T市に住む俺は、そのトンネルを通って車で毎日M市へ出勤している。

何かと心霊系の噂のあるトンネルだが、根拠のないものだろう。その場所で不幸があった話はおろか、実際に"見た"人間がいるという話も聞かない。

ただ、M市側の入り口にポツンとある古い電話ボックスは、確かに少し不気味なものだったけど、特に気にも留めず毎日トンネルを行き来していた。



今日も、帰宅中に俺はトンネルを通って帰る。

しかし、トンネルに入る直前、僕はこの日がいつもと少し違っていることに気づいた。あの電話ボックスに人が入っているじゃないか。

珍しいな、と思いながら前を通り過ぎる時ちょっとだけぎょっとした。


電話ボックスの中にいる細身の男は、その短い髪の毛が電話ボックスの天井につくほどの身長だ。

目測でも2メートルは軽く越えているということは分かった。

窮屈そうに背を曲げ道路に背を向けて立っていて、顔は見えない。

日本にもあんな背の高い人がいるんだな・・・。

この時俺は、そんな風にしか思わなかった。



次の日の夕方も、その男は電話ボックスの中で道路に背を向けで立っている。

二日続けてなんて変だ、と思ったけど、たぶん偶然だろう。

翌日同僚にこの話をしたんだけど、そいつも「偶然だよ。でも、もしかしたら本物かもよ。」なんて冗談混じりに笑っていた。

で、その日の帰りもあのトンネルを通る。


やっぱり、いた。


背の高すぎる細身の男が、こっちに背を向けて電話ボックスの中にいる。

さすがに気味が悪くなってきた俺は、あまりそれを見ないようにトンネルの中に入った。

今日は、珍しく他の車が通っていなくてトンネルの中は静かだった。


と、トンネルの先に見える出口に何かが立っている。


それが何なのかに気づいた途端、俺は急ブレーキをかけ、Uターンして今来た道を大慌てで引き返した。心臓がばくばく鳴っている。

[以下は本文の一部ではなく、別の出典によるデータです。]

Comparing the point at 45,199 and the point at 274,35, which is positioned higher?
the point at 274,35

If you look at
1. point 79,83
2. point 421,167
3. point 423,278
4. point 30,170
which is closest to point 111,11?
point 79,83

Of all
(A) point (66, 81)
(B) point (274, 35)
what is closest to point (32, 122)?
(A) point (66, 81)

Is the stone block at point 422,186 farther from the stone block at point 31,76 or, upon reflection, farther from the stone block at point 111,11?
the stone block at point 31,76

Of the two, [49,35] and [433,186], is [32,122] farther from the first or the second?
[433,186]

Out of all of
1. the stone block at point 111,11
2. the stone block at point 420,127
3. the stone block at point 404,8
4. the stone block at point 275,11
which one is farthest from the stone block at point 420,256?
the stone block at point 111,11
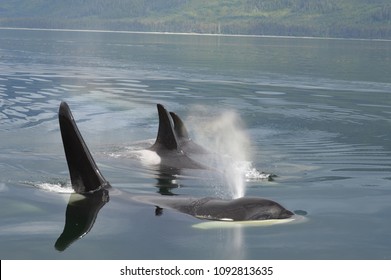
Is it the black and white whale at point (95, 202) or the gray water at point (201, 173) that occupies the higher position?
the black and white whale at point (95, 202)

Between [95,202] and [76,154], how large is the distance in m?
0.99

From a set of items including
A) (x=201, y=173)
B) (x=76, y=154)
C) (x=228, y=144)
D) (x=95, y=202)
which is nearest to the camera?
(x=76, y=154)

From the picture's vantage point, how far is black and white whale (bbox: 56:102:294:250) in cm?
1260

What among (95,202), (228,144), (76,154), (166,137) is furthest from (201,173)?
(228,144)

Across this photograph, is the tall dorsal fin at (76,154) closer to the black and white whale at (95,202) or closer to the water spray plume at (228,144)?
the black and white whale at (95,202)

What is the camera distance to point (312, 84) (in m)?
51.1

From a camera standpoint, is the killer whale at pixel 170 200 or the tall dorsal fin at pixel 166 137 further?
the tall dorsal fin at pixel 166 137

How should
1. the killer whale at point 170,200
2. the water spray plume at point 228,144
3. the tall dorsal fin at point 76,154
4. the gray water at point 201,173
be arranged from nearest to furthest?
the gray water at point 201,173 < the killer whale at point 170,200 < the tall dorsal fin at point 76,154 < the water spray plume at point 228,144

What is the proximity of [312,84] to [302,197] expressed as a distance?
35.7 meters

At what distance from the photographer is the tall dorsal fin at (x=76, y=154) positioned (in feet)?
44.9

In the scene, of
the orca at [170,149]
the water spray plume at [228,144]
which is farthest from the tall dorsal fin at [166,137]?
the water spray plume at [228,144]

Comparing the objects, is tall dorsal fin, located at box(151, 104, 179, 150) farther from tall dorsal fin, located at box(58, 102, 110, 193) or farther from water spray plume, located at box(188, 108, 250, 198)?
tall dorsal fin, located at box(58, 102, 110, 193)

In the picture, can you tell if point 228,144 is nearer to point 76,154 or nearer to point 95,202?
point 95,202

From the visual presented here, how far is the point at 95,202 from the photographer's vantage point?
14203 millimetres
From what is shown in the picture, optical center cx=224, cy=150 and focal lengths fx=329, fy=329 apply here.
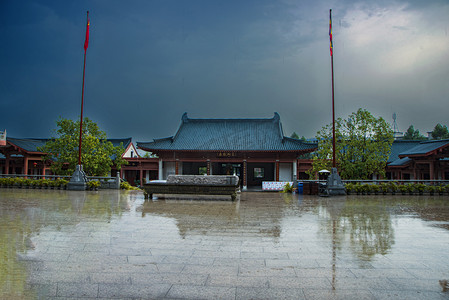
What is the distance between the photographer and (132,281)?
3.90 metres

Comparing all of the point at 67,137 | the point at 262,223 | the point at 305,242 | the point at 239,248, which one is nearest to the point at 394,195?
the point at 262,223

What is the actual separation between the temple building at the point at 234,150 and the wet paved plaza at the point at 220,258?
2361 cm

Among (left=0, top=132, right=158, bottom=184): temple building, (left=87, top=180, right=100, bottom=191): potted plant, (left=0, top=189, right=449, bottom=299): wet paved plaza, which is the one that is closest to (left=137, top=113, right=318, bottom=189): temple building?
(left=0, top=132, right=158, bottom=184): temple building

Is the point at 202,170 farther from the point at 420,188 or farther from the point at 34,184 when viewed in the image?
the point at 420,188

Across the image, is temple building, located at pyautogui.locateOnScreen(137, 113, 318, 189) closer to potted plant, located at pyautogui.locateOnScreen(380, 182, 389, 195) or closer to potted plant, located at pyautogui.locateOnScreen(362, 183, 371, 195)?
potted plant, located at pyautogui.locateOnScreen(380, 182, 389, 195)

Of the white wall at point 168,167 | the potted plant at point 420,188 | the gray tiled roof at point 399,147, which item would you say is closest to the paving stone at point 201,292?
the potted plant at point 420,188

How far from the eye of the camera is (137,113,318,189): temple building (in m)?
31.9

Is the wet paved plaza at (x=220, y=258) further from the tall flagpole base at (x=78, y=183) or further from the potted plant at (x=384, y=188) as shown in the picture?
the tall flagpole base at (x=78, y=183)

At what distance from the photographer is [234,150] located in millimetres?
31734

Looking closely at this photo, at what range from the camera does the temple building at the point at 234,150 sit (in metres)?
31.9

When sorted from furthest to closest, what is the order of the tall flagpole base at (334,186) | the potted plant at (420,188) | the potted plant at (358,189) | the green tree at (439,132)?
the green tree at (439,132)
the potted plant at (420,188)
the potted plant at (358,189)
the tall flagpole base at (334,186)

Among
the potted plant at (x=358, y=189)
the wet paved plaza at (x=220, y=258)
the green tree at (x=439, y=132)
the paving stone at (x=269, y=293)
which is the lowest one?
the paving stone at (x=269, y=293)

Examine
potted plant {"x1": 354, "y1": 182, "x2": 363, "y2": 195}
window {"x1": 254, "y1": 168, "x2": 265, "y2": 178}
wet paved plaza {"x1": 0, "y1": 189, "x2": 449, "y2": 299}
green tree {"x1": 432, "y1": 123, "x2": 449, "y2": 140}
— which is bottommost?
wet paved plaza {"x1": 0, "y1": 189, "x2": 449, "y2": 299}

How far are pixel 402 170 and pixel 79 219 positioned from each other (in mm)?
33058
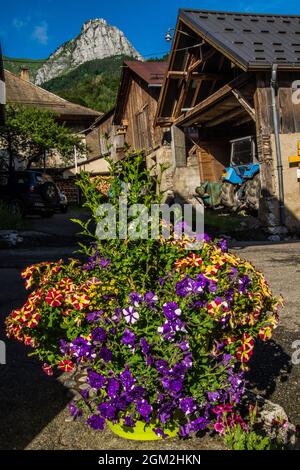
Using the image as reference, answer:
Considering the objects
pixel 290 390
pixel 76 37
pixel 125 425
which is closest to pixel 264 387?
pixel 290 390

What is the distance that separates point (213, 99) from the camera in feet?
44.9

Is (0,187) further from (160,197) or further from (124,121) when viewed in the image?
(160,197)

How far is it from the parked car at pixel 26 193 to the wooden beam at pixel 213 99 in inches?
223

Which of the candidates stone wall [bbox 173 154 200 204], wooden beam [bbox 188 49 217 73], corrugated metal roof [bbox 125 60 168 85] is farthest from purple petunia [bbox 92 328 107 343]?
corrugated metal roof [bbox 125 60 168 85]

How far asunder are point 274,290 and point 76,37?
170609mm

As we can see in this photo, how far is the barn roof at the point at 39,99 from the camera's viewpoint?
32.4m

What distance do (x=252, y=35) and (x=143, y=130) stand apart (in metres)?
10.8

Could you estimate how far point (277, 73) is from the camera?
1172 centimetres

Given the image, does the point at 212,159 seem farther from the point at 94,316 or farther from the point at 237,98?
the point at 94,316

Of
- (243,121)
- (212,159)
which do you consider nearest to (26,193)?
(212,159)

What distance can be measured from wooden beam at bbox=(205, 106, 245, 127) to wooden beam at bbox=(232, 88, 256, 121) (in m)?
2.87

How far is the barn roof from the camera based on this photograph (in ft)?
106

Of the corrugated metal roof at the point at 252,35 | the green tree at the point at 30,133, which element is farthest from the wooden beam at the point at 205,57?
the green tree at the point at 30,133

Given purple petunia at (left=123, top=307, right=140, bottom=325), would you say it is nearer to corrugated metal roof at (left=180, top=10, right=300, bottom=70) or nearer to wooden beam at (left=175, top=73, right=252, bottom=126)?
corrugated metal roof at (left=180, top=10, right=300, bottom=70)
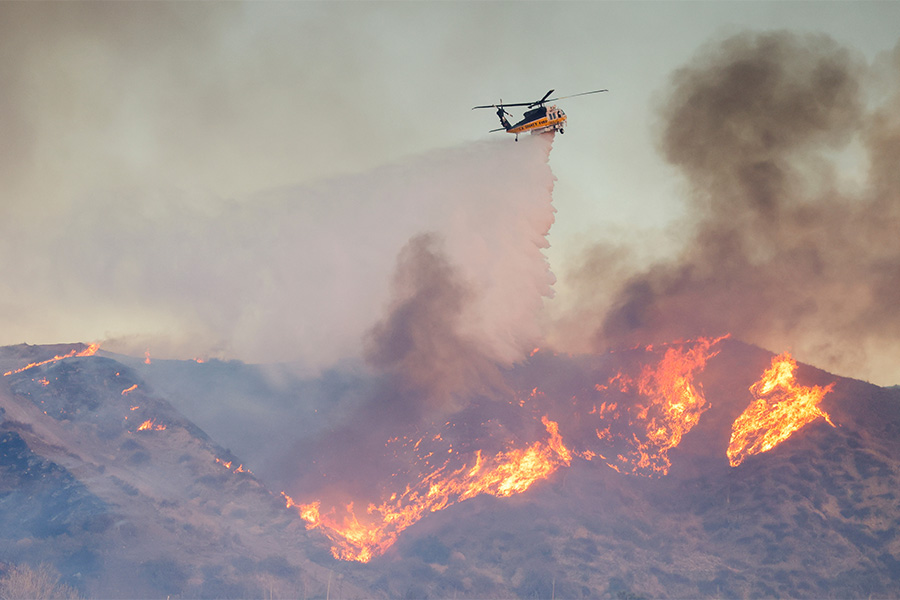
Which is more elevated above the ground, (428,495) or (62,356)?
(62,356)

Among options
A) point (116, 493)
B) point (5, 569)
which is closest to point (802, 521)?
point (116, 493)

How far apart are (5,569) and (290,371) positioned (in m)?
77.4

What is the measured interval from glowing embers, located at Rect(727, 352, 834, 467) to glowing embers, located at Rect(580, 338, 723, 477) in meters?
9.41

トンネルの出口で、道の真ん中に立っていたものは、あの電話ボックスだった。

当然のようにその中にはあの男がいて、外からの逆光を浴びて影の塊になっている。

そいつはいつもと違いこっちに顔を向けているようにも見えたが、深く考える余裕は今の俺にはない。


M市側のトンネルから出る時、そこに電話ボックスがあるかないかを確認する勇気もなかった。

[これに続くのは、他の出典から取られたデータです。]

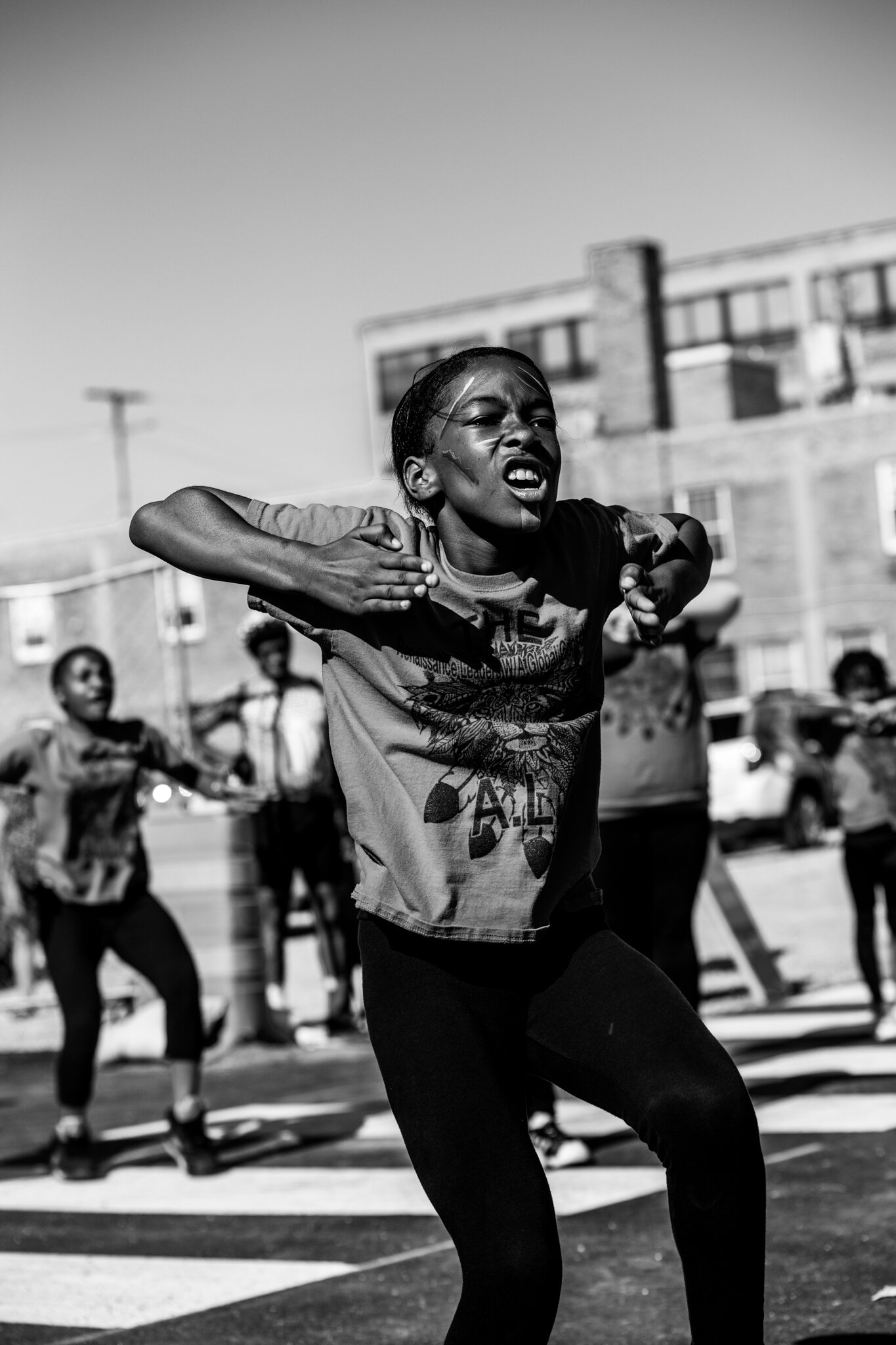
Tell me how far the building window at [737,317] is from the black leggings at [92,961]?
58342 mm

その日から、その峠を迂回して走る高速道路を通って行き来するようになった。

俺は、あの話を同僚にした。

ここで話を聞いていた同僚二人を、NとKとする。


「何だそれ?面白そうだな。今日会社終わったら俺らで行ってみようぜ。たまたま誰かがいたずらでそこに電話ボックスを放置してたのかもしれないだろ?その背の高い男ってのも、気のせいだよ。」

Nはそう笑い飛ばし、聞いていたKも同じように笑っていた。

話してしまった手前引っ込みがつかなくなり、仕方なく俺はN、Kと共にトンネルへ向かった。


トンネルの入り口には、あの電話ボックスがいつものように、ぽつりと佇んでいた。

でも、中にはだれもいないようだ。今日に限って・・・と思うよりも、内心あの時の俺は安心感が先に立ってたように思える。

「汚い電話ボックスだなぁ・・・。」

そう言って辺りを見回したけど、ガードレールの向こうに雑草の生えた空き地と雑木林がある他、特に何もなかった。

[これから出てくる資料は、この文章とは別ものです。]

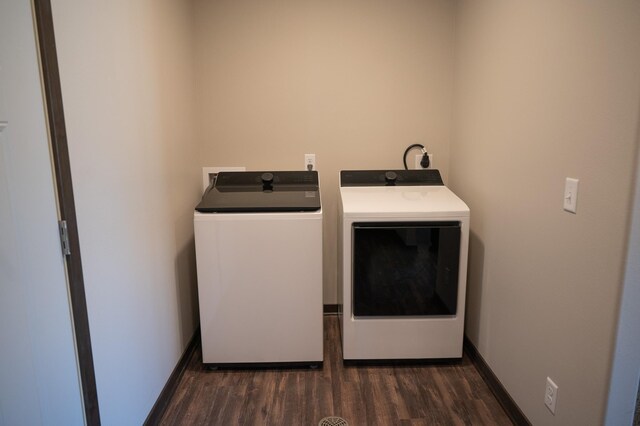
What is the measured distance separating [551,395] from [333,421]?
907mm

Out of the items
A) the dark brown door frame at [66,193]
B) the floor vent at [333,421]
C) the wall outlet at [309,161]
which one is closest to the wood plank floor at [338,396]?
the floor vent at [333,421]

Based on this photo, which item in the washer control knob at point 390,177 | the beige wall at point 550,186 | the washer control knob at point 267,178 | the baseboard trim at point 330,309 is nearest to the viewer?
the beige wall at point 550,186

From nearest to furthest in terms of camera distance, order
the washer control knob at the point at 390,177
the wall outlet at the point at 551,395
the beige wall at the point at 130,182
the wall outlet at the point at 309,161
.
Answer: the beige wall at the point at 130,182 < the wall outlet at the point at 551,395 < the washer control knob at the point at 390,177 < the wall outlet at the point at 309,161

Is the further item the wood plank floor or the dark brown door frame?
the wood plank floor

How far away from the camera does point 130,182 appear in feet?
5.54

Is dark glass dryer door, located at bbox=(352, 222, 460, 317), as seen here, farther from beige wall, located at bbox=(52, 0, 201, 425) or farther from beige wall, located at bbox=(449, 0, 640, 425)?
beige wall, located at bbox=(52, 0, 201, 425)

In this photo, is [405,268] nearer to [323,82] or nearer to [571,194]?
[571,194]

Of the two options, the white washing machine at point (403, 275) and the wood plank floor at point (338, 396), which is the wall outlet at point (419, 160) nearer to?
the white washing machine at point (403, 275)

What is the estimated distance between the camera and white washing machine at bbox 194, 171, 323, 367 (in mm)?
2191

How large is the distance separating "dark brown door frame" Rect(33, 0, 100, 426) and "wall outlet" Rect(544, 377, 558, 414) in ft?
5.24

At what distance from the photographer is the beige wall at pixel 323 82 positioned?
8.63ft

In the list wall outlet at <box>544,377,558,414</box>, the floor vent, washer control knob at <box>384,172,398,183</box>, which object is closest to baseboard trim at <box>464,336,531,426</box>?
wall outlet at <box>544,377,558,414</box>

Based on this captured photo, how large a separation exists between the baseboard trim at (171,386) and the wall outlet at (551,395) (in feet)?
5.29

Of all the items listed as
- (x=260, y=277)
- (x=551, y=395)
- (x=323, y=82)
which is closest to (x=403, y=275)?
(x=260, y=277)
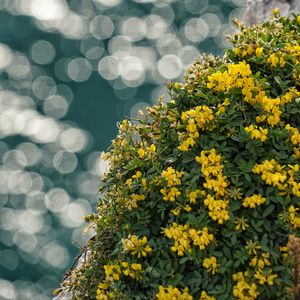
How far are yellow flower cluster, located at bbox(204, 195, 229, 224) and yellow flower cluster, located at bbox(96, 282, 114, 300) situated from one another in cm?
68

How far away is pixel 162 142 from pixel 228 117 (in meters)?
0.42

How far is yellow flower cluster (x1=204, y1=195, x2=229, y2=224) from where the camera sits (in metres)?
3.92

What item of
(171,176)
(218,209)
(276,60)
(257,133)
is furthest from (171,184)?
(276,60)

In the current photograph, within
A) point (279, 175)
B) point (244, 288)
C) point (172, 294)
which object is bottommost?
point (244, 288)

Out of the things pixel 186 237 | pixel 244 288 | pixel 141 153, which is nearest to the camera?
pixel 244 288

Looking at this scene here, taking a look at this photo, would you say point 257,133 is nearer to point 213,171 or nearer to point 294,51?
point 213,171

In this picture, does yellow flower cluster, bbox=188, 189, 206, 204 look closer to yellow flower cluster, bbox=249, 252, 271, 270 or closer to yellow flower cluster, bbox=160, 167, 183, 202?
yellow flower cluster, bbox=160, 167, 183, 202

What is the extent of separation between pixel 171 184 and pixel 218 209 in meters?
0.30

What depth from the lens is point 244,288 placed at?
151 inches

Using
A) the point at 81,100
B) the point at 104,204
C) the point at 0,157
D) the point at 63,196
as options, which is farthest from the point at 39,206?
the point at 104,204

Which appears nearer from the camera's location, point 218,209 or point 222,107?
point 218,209

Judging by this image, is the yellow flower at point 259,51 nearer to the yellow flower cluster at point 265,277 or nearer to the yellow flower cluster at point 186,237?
the yellow flower cluster at point 186,237

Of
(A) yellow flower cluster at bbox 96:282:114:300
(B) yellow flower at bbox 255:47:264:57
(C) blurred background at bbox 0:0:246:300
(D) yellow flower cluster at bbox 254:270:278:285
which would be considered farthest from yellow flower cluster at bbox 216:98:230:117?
(C) blurred background at bbox 0:0:246:300

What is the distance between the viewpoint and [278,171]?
4027 millimetres
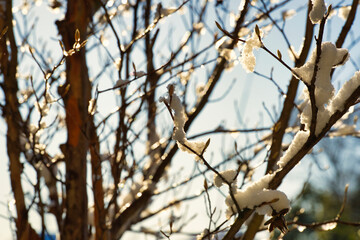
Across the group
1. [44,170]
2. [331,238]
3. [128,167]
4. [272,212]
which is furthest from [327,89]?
[331,238]

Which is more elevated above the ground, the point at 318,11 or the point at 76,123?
the point at 76,123

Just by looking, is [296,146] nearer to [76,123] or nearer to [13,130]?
[76,123]

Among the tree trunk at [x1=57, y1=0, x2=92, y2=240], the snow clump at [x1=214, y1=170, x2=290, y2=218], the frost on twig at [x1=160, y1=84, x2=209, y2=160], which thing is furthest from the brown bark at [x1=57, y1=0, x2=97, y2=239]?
the snow clump at [x1=214, y1=170, x2=290, y2=218]

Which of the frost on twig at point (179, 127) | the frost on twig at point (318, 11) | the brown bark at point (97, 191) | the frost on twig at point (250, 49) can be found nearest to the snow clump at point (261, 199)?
the frost on twig at point (179, 127)

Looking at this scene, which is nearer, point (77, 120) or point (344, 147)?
point (77, 120)

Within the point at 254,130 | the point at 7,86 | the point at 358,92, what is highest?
the point at 7,86

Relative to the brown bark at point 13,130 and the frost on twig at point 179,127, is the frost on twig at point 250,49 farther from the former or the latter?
the brown bark at point 13,130

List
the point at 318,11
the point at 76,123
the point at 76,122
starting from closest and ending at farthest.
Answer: the point at 318,11
the point at 76,123
the point at 76,122

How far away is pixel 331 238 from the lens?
526 inches

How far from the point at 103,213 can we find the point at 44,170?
61 centimetres

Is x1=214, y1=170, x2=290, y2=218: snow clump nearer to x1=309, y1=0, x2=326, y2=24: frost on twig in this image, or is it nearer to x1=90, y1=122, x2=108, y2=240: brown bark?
x1=309, y1=0, x2=326, y2=24: frost on twig

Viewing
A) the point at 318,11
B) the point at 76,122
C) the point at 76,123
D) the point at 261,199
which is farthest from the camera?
the point at 76,122

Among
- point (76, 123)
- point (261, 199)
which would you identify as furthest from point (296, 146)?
point (76, 123)

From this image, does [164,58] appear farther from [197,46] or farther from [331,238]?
[331,238]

Kは、「やっぱり、気のせいじゃないか?」と、静かに言った。

俺は、そんなKの態度が妙に印象に残ったんだ。

ここに来るまではノリノリたっだはずKが、電話ボックスに着いた途端妙に大人しくなっている。


Kは、帰ろう、と言いながら、さっさと車に戻ってしまった。




その日、家に帰り着いた時、携帯電話に着信があった。

パネルに表示されたのは、


『公衆電話』


ぎょっとして恐る恐る電話を取る。


「もしもし・・・」

『・・・・・・・・・・。』

「もしもし?どちらさん?」

『・・・・・・・・・・・・・・・・くれ・・・・・。』

『・・・・ら・・・・・・くれ・・・・・・。』

『かわっ・・・・・・・・・く・・・・・・。』


雑音でよく聞き取れないけど、途切れ途切れにノイズでくぐもった機械音声のような低い声が聞こえてきた。

「いたずらなら切りますよ・・・。」


『・・・・・・・・・・かわってくれ!!!!!!』



叫びとも唸りともつかない恐ろしい声に、俺は携帯電話を床に落とした。

ツー・・・ツー・・・という音が電話から漏れている。

背筋に嫌な汗が流れた。

そうだ、今のは、いたずら電話だ。そうに決まっている。

しかし、自分にそう言聞かせながらふと窓から外を見た時、心臓に冷水をぶっかけられたような感覚に襲われた。


マンションの三階から見える通りの角。

そこに、古びた電話ボックスがポツンと立っている。


「うそだろ・・・」


・・・あんなとことに電話ボックスなどないはずだ。

電話ボックスのガラスに夕日が反射して中の様子は見えなないけど、あの背の高い男があの中にいる気がしてならなかった。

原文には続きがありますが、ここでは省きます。